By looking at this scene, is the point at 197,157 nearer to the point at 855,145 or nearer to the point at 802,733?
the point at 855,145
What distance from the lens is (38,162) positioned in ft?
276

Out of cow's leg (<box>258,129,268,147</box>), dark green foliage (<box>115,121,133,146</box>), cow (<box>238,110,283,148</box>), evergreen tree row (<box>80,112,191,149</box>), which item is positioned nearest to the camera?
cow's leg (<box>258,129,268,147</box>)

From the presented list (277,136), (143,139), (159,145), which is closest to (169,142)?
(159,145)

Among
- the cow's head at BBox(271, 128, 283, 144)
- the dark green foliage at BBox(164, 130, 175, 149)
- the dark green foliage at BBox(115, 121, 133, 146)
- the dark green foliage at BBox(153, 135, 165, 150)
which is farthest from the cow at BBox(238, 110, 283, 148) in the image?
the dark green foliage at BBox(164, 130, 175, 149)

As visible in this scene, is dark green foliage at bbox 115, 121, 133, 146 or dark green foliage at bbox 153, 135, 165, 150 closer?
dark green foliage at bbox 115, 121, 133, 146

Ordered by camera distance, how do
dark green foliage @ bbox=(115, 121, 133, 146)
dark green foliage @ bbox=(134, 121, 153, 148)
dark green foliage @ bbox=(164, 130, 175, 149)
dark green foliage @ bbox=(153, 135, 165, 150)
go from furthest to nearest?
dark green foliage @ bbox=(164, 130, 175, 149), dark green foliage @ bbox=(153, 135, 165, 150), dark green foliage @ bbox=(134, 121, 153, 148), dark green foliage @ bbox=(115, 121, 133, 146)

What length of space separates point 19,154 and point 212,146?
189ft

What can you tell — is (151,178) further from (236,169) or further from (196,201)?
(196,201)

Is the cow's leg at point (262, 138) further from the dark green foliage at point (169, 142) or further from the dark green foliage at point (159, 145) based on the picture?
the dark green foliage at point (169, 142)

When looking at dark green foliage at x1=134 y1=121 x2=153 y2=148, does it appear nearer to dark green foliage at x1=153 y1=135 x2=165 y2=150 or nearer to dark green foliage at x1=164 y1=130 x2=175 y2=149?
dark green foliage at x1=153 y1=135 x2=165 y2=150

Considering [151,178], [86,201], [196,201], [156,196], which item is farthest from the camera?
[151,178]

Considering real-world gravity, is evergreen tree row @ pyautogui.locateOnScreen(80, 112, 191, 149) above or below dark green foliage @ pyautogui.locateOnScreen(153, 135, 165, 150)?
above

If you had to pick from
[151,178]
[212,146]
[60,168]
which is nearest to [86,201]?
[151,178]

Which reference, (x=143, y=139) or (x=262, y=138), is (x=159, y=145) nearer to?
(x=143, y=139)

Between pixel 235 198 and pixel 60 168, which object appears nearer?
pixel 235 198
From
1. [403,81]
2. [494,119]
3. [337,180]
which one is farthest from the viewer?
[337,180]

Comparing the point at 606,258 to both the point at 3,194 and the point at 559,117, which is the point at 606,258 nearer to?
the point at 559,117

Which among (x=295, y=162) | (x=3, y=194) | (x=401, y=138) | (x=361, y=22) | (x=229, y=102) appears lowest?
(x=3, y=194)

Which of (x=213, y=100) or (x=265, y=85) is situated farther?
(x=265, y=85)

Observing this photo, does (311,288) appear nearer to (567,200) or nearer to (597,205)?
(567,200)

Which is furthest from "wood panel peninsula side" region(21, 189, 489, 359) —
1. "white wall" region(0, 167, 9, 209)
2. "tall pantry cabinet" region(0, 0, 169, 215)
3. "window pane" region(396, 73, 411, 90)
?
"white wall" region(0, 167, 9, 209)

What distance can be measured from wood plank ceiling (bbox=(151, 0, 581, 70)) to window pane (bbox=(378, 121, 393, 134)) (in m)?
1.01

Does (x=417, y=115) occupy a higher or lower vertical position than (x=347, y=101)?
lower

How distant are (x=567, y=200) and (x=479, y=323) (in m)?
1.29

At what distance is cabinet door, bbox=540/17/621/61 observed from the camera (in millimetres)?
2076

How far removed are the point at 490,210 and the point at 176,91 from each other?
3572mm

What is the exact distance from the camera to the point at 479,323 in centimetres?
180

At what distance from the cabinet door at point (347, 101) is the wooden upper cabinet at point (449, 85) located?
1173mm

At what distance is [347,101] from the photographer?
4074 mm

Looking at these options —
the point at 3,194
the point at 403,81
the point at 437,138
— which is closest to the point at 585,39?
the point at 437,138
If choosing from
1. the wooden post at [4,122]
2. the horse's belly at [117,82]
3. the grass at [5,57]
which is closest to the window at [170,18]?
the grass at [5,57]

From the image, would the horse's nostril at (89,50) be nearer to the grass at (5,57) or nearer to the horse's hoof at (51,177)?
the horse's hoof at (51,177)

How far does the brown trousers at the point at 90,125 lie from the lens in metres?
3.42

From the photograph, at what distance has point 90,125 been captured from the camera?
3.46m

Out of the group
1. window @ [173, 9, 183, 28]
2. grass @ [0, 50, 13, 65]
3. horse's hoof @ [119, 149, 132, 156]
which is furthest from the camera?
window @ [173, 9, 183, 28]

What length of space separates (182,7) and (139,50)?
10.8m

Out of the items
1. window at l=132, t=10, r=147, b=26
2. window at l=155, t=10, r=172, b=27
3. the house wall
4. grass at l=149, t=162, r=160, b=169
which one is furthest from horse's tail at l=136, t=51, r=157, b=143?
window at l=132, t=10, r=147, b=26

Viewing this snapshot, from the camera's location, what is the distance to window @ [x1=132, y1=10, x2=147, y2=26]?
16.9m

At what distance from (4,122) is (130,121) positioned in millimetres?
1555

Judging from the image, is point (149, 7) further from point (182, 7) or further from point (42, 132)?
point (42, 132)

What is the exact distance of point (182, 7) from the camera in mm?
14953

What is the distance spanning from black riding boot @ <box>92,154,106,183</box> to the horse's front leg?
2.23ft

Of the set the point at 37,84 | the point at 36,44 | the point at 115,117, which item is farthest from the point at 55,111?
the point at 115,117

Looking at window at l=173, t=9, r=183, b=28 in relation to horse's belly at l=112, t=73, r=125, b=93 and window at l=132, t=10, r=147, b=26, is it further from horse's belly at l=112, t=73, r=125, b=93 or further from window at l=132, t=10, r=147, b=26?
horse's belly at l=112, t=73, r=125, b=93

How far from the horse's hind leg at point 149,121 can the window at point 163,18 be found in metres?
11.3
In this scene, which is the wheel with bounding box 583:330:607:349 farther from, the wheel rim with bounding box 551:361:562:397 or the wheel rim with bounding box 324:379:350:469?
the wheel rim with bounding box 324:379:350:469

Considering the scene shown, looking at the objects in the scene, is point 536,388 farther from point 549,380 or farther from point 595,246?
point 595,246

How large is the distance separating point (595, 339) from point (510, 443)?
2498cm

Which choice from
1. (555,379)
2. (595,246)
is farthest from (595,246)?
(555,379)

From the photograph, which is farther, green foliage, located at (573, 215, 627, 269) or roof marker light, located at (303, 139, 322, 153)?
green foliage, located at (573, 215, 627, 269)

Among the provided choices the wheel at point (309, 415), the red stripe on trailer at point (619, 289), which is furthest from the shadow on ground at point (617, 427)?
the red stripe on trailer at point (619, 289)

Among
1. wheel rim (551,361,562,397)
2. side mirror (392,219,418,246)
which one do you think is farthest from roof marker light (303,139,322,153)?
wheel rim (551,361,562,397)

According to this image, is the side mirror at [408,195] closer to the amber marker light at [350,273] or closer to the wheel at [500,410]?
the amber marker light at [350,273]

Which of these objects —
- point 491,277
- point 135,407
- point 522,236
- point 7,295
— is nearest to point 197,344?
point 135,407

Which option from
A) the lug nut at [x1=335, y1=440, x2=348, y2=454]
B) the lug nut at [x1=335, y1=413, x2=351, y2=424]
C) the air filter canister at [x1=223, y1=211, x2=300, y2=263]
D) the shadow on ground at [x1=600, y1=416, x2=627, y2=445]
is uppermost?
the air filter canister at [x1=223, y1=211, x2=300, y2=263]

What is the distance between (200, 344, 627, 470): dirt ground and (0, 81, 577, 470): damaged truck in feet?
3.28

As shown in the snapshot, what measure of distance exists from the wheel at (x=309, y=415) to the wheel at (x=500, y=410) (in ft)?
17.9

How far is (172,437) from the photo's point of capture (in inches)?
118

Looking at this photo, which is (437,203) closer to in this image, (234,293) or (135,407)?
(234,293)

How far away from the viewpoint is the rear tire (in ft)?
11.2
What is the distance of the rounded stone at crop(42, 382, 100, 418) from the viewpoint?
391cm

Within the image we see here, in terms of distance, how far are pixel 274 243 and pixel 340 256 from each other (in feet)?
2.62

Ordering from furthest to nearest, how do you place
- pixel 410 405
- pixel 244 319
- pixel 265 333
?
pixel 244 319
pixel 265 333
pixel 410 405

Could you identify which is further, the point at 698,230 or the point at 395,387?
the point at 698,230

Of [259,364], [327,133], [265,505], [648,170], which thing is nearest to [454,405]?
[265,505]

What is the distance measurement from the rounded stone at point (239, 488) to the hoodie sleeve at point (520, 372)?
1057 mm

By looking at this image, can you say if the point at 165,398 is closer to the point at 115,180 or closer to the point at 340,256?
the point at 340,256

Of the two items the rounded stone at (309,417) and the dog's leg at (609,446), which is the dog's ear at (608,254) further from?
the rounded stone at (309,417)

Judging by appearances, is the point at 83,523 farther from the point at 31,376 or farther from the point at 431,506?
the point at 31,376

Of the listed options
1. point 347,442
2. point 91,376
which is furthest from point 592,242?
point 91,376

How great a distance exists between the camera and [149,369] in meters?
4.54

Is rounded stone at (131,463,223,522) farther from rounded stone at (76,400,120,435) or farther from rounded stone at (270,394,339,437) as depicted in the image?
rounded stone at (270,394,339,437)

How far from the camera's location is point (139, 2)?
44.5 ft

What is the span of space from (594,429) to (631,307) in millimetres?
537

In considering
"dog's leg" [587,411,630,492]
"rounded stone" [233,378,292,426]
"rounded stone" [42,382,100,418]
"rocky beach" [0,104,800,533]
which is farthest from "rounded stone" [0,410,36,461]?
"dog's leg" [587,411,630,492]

### PROBLEM REQUIREMENTS
Reproduce the listing from the line containing "In considering" through the end of the listing as a numbered list, one line per item, leaving out blank lines.

### WRITTEN RESPONSE
1. In considering
2. "dog's leg" [587,411,630,492]
3. "rounded stone" [233,378,292,426]
4. "rounded stone" [42,382,100,418]
5. "rocky beach" [0,104,800,533]
6. which is farthest from "rounded stone" [0,410,36,461]?
7. "dog's leg" [587,411,630,492]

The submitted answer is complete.